The implementation shown runs entirely locally using an LLM from the transcript’s example: “geometry, the 4 billion parameter version.” The tree nodes store a title, note ID, content, and an LLM-generated summary, plus children pointers. The indexing step uses LangChain’s markdown header text splitter to create hierarchical sections, then performs bottom-up summarization via an iterative traversal (a stack-based approach). Query tests include questions like “What was NVDS total revenue and earnings per share in Q3?” and “What partnerships did Nvidia announce for AI infrastructure?” The system retrieves the relevant sections and produces answers grounded in the extracted filing text. For the partnerships question, the most relevant node is identified as “00005 data center,” which cites a strategic partnership with OpenAI to deploy at least 10 GW of Nvidia systems, along with Microsoft, Oracle, and XAI. For Q4 outlook, the retrieved outlook node yields revenue expectations of 65 billion ± 2% and gross margins of 74.8% (GAP) and 75% (non-GAAP), matching the document’s figures.
Cornell Notes
The transcript describes a “vectorless RAG” system that answers questions from structured documents without embeddings or a vector database. It converts a document (like a financial filing) into a markdown hierarchy, splits it into sections, and uses an LLM to generate short summaries for leaf chunks. Those summaries roll up into a JSON tree, and at query time the LLM performs tree search to choose which nodes’ text to use as context for the final answer. This design removes vector-store dependencies and can improve grounding and explainability because selection follows the document’s structure. The main downsides are higher indexing and retrieval costs and weaker scalability when document collections grow large or context windows are limited.
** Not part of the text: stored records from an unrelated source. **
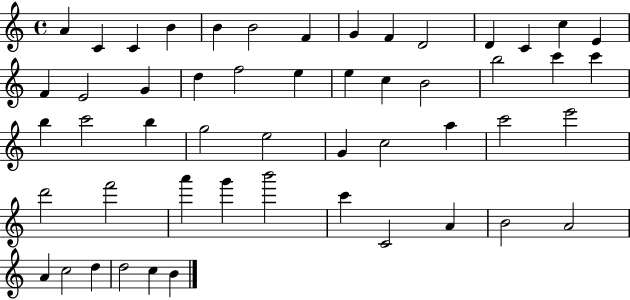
X:1
T:Untitled
M:4/4
L:1/4
K:C
A C C B B B2 F G F D2 D C c E F E2 G d f2 e e c B2 b2 c' c' b c'2 b g2 e2 G c2 a c'2 e'2 d'2 f'2 a' g' b'2 c' C2 A B2 A2 A c2 d d2 c B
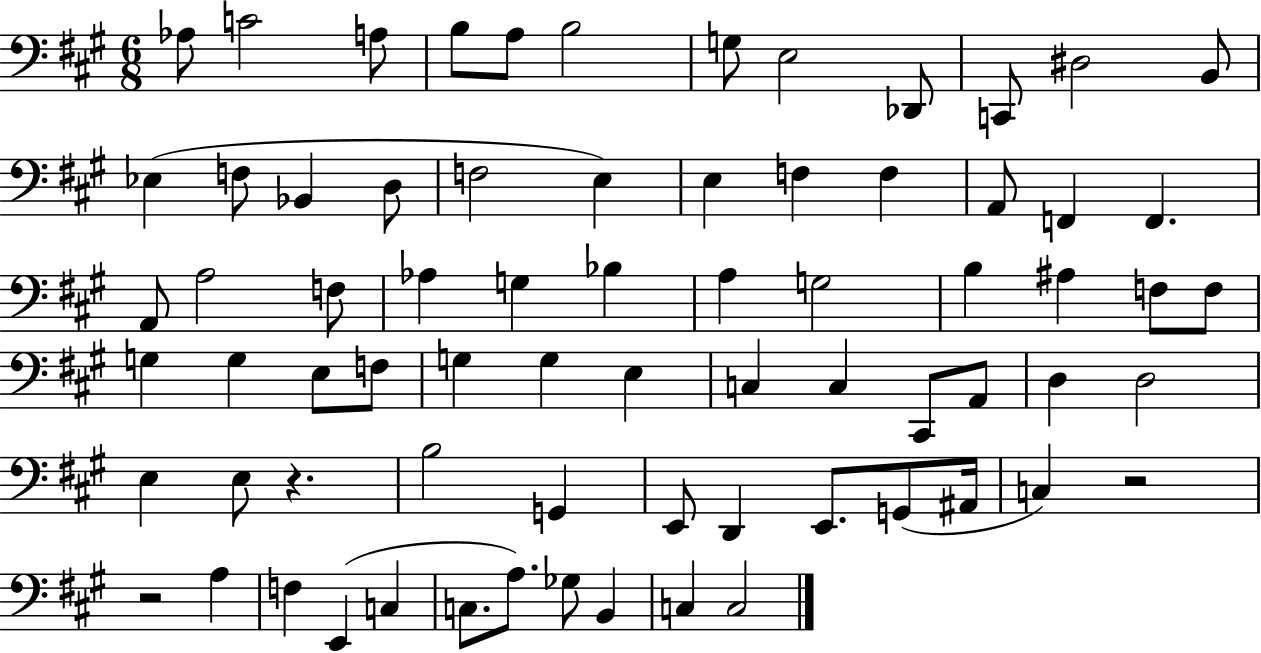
Ab3/e C4/h A3/e B3/e A3/e B3/h G3/e E3/h Db2/e C2/e D#3/h B2/e Eb3/q F3/e Bb2/q D3/e F3/h E3/q E3/q F3/q F3/q A2/e F2/q F2/q. A2/e A3/h F3/e Ab3/q G3/q Bb3/q A3/q G3/h B3/q A#3/q F3/e F3/e G3/q G3/q E3/e F3/e G3/q G3/q E3/q C3/q C3/q C#2/e A2/e D3/q D3/h E3/q E3/e R/q. B3/h G2/q E2/e D2/q E2/e. G2/e A#2/s C3/q R/h R/h A3/q F3/q E2/q C3/q C3/e. A3/e. Gb3/e B2/q C3/q C3/h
How does vectorless RAG retrieve relevant context if it can’t run embedding similarity search?
Why does document structure matter so much for this approach?
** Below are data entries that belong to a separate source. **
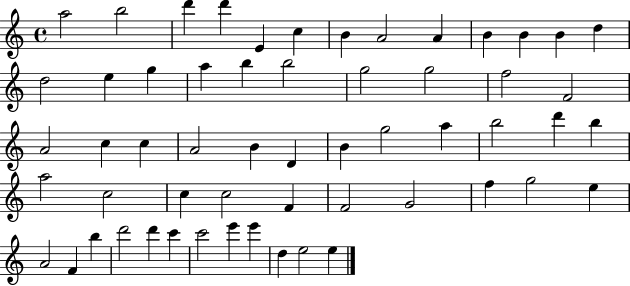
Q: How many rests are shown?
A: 0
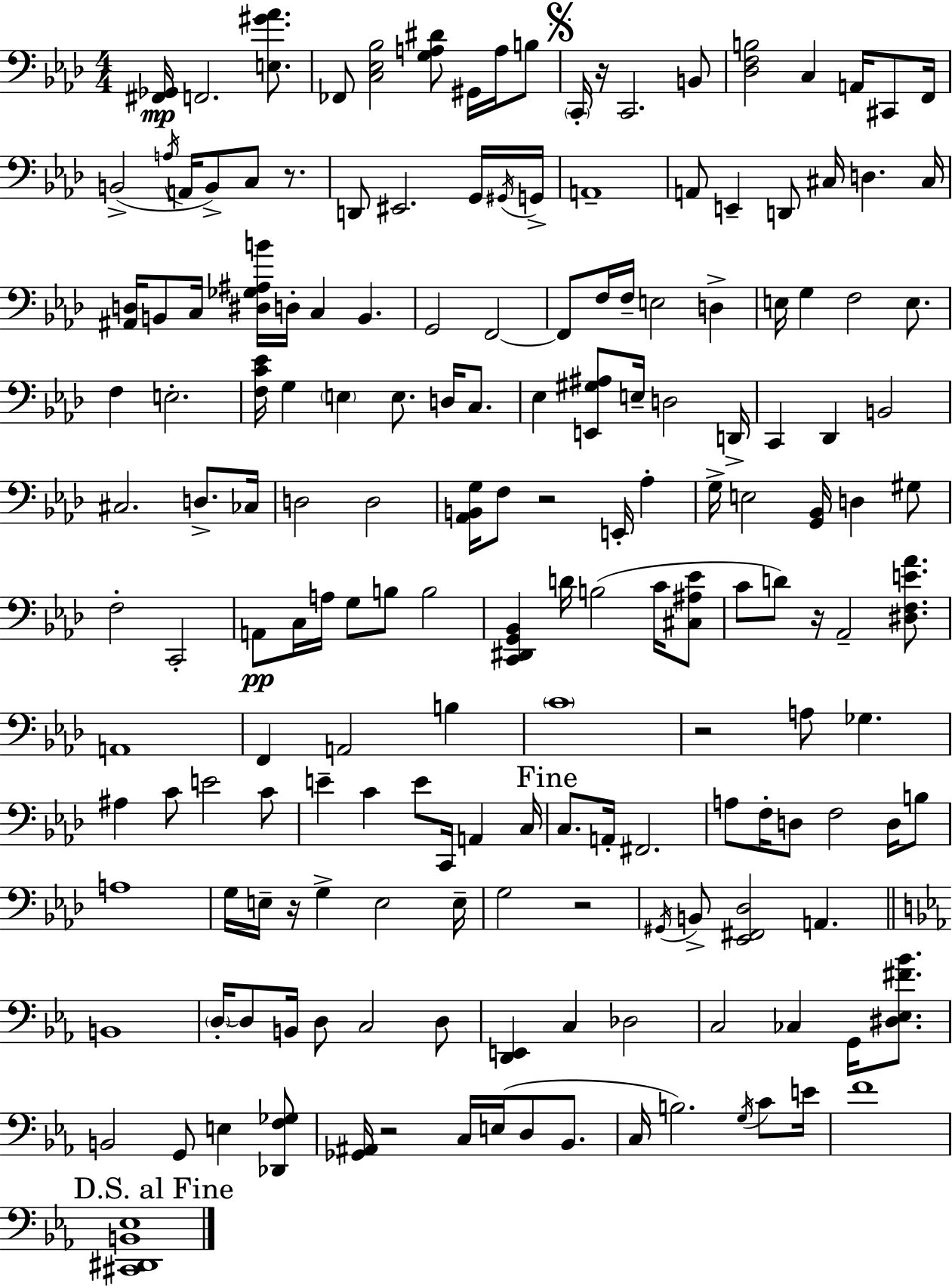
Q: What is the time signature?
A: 4/4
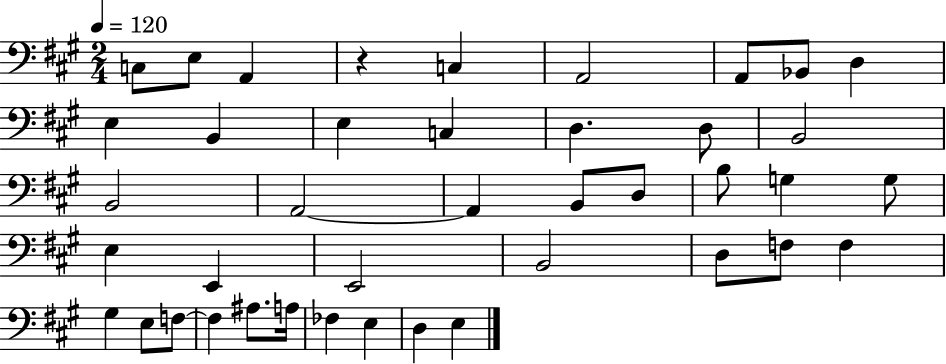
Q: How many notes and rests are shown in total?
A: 41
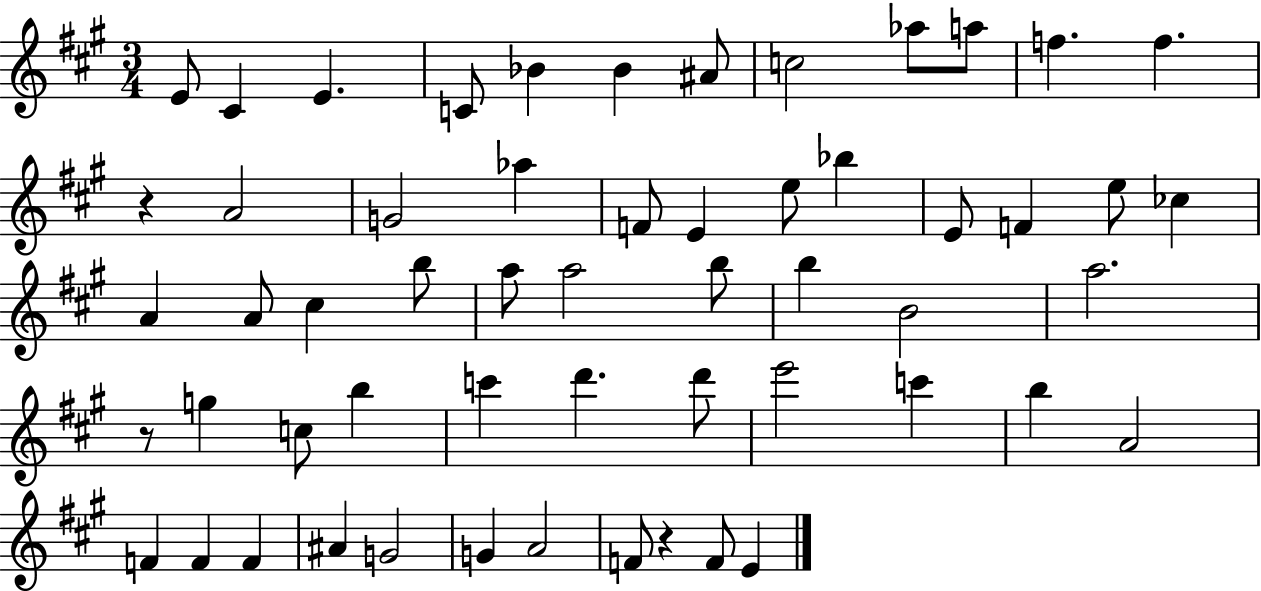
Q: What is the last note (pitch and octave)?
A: E4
What are the biggest cost and performance trade-offs compared with classical embedding-based RAG?
When does the transcript suggest vectorless RAG is a good fit versus classical RAG?
What does the system store in each tree node, and how is the tree built?
How did the example answer specific questions from the Nvidia filing?
Review Questions
- What steps transform a structured markdown document into a tree index, and where do LLM calls occur in that pipeline?
- How does tree search decide which nodes to use for a query, and how does that differ from embedding-based top-k retrieval?
- What conditions (document count, structure, context window size) make vectorless RAG less scalable, according to the transcript?
Key Points
- 1
Vectorless RAG replaces embedding + vector search with a document-structure tree index built from markdown hierarchy and LLM-generated node summaries.
- 2
Leaf summaries are generated first, then parent summaries are created bottom-up to form a JSON tree that mirrors the document’s sections.
- 3
At query time, the LLM performs tree search over node titles and summaries to select relevant nodes, then answers using the selected nodes’ text as grounded context.
- 4
The approach removes vector database dependencies (e.g., no Postgres + PGvector setup) but increases indexing and retrieval cost due to extra LLM inference steps.
- 5
Scalability can degrade with large document collections (thousands+) and with limited context windows (the transcript flags a 30k context window as a challenge).
- 6
Vectorless RAG is best suited to small, well-structured local workloads where document hierarchy is reliable and the LLM can manage the added reasoning overhead.
- 7
Classical embedding-based RAG remains preferable for large-scale retrieval because vector search is faster and can be enhanced with hybrid keyword + embedding search.